On peut être natif de Palerme et aimer le rock progressif, ce n’est pas pour autant que l’on soit obligé de jouer du RPI (rock progressif italien). C’est ce que se sont dit les membres d’Homunculus Res dont la musique, si elle doit être qualifiée selon des critères géographiques, est bien plus proche des embruns de l’école de Canterbury, ainsi dénommée parce que la plupart de ses premiers représentants étaient originaires de cette région, que des rayons de soleil de la Sicile.

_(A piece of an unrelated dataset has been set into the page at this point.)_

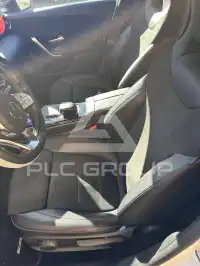 2020 Mercedes Benz A 200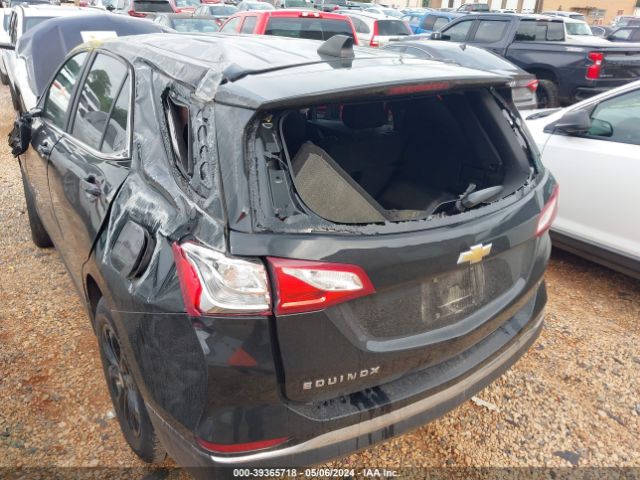 Photo 5 VIN: 2GNAXKEV8M6133402 - CHEVROLET EQUINOX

Les dix titres de "Ecco l'Impero dei Doppi Sensi" retrouvent ce mélange de légèreté fantaisiste et de douce mélancolie qui était la marque de fabrique des Caravan, Hatfield & the North, National Health et autres Soft Machine, appuyant toutefois moins sur la touche jazz que ce dernier. La musique est d’une grande fluidité et garde pratiquement tout du long son caractère mélodique malgré de nombreuses variations de thèmes, flirtant parfois avec la pop (‘Il Bello e il Cattivo Tempo’) ou un psychédélisme rappelant Syd Barrett et les premiers albums de Pink Floyd (‘Fiume Dell'oblio’), et s’aventurant même le temps de ‘Doppi Sensi’ vers une musique expérimentale atmosphérique.
Néanmoins, la tonalité générale de l’album renvoie bien à Caravan et Hatfield, le chant quant à lui évoquant tantôt Richard Sinclair par sa nonchalance flegmatique et vaguement goguenarde, tantôt Robert Wyatt par sa tendre mélancolie et l’utilisation répétée d’onomatopées oniriques. Ce chant (en italien) souvent léger et les musiques timidement ensoleillées qui l’accompagnent ne dévoilent rien des textes plutôt sombres et pessimistes qu’ils portent.
De nombreux invités interviennent chacun le temps d’un ou deux titres, multipliant la diversité sonore dont se pare l’album par la présence de saxophone, flûte, clarinette, hautbois, trompette, cor (liste non exhaustive !) mais aussi d’instruments plus intrigants tels que la flûte panaulon, l’orgue de cristal, le piano à tangentes ou l’harmonica de verre.
Sa relative complexité n'empêche pas "Ecco l’Impero dei Doppi Sensi" de s’appréhender facilement grâce à sa musique fluide et mélodieuse. Sans copier ses modèles, Homunculus Res perpétue avec brio une tradition musicale où peu de groupes s’aventurent.